# ОТРЫВОК ТЕКСТА
------------

Псевдоним поэта как часть творческого наследия и факт биографии.
История возникновения псевдонима.
Предполагается, что поэт старшего поколения Константин Фофанов, с которым молодой поэт Игорь Лотарёв был знаком с 20 ноября 1907 года по день его смерти — 17 мая 1911 года, внушил ему идею личной творческой гениальности. Он внушил молодому человеку также и то, что ум поддаётся тиражированию, поэтому ум есть достояние толпы, а индивидуальностью обладает только безумие, поэтому безумие и есть удел гения. В этом есть какая-то своя логика, которую при всей её парадоксальности нельзя не признать за логику. Через Игоря-Северянина идея была унаследована ареопагом эго-футуристов.

------------

Продолжите, пожалуйста, приведенный выше текст о псевдониме поэта, начиная сразу после его последнего предложения.

# ПРЕДОСТАВЛЕННЫЙ МАТЕРИАЛ
------------

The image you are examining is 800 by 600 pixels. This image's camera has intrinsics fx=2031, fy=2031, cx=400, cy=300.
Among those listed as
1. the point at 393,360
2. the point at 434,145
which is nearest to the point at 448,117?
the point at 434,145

------------

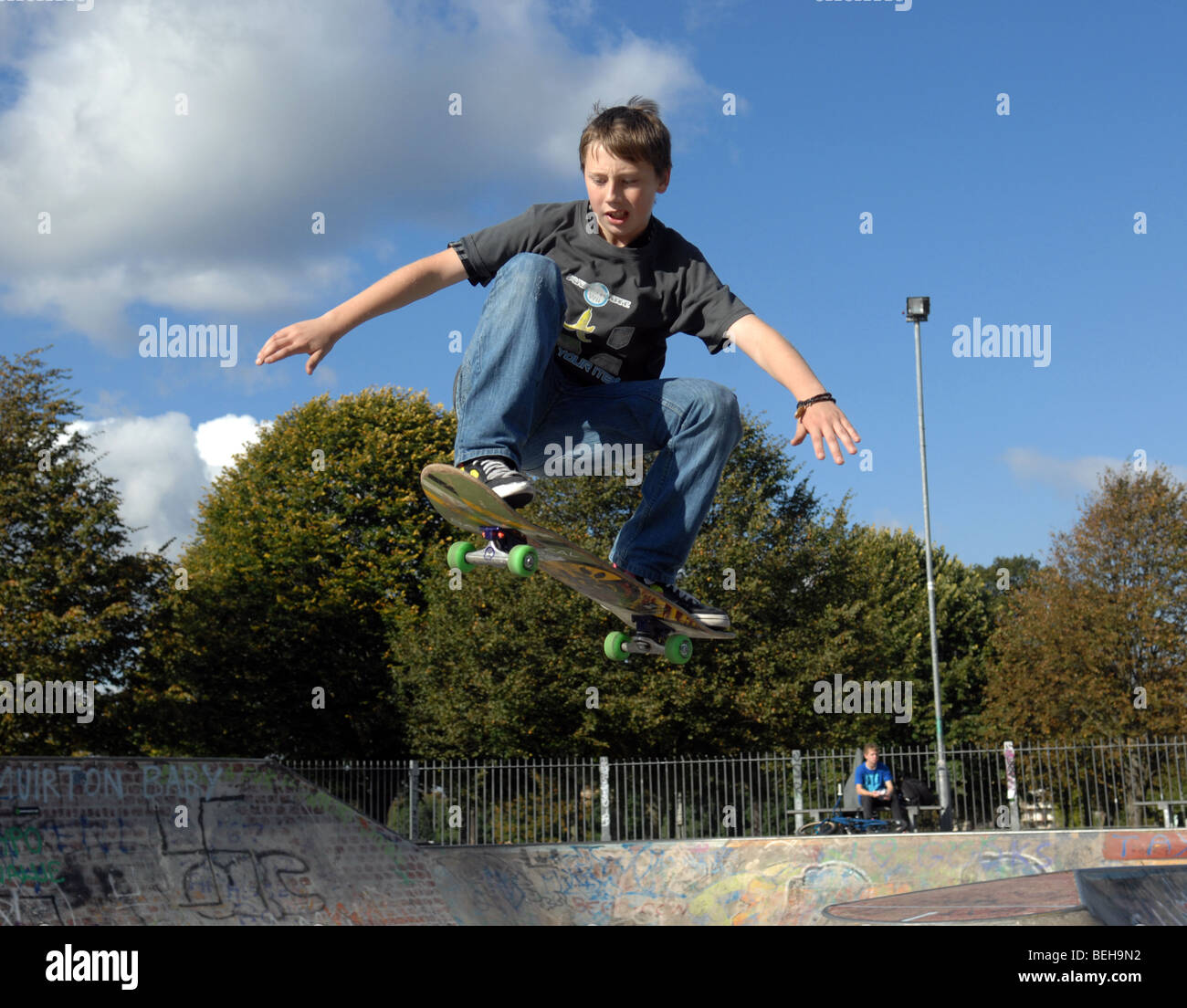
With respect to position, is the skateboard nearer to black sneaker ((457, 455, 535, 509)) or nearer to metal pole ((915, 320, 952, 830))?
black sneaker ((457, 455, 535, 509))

------------

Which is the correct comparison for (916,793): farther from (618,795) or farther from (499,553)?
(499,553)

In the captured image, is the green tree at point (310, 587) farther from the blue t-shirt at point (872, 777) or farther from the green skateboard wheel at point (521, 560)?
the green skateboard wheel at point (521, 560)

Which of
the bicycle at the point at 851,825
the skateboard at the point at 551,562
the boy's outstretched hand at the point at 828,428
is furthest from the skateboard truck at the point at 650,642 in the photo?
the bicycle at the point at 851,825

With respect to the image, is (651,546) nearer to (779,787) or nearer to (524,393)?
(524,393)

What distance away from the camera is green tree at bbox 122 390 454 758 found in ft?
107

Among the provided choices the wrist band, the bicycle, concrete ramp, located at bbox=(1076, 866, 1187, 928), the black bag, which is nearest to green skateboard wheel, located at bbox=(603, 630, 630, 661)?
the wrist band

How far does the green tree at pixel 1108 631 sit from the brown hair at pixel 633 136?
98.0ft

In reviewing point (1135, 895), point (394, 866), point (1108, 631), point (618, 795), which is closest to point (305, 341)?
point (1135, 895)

------------

# ОТВЕТ К ЗАДАНИЮ
С темой гениальности тесно связан псевдоним Игоря Лотарёва, придуманный не без деятельного участия Константина Фофанова. Псевдоним Игоря Лотарёва в творческой биографии поэта символизирует переход от эпохи ученичества к эпохе мастерства. Если юношеские псевдонимы Игоря Лотарёва «Мимоза», «Игла» и «Граф Евграф Д’Аксанграф» — это ещё неотъемлемая часть ученического процесса, даже игры в поэта, то псевдоним Игорь-Северянин — это уже акт инициации Поэта с большой буквы. Игорь-Северянин — это уже зрелый, опытный мастер. Профессор С.А. Белковский в работе «Инициация взросления в различных культурах» отмечает:
«Инициация была одним из «ритуалов перехода», сопровождающих наиболее значимые социально-личностные изменения в жизни человека: рождение, взросление, брак, зрелость, смерть и пр. Выражение «ритуал перехода» показывает, что человек перешёл с одного уровня своего опыта на другой. Совершение ритуала перехода говорит о социально признаваемом праве на изменение или трансформацию — праве вступить на новый уровень своего развития. Как бы сдать экзамен на новый уровень своей личностной и социальной зрелости и получить новые инструкции для правильного прохождения новой стадии жизни. Институт «инициации» очень древен, его находят в самых архаических культурах».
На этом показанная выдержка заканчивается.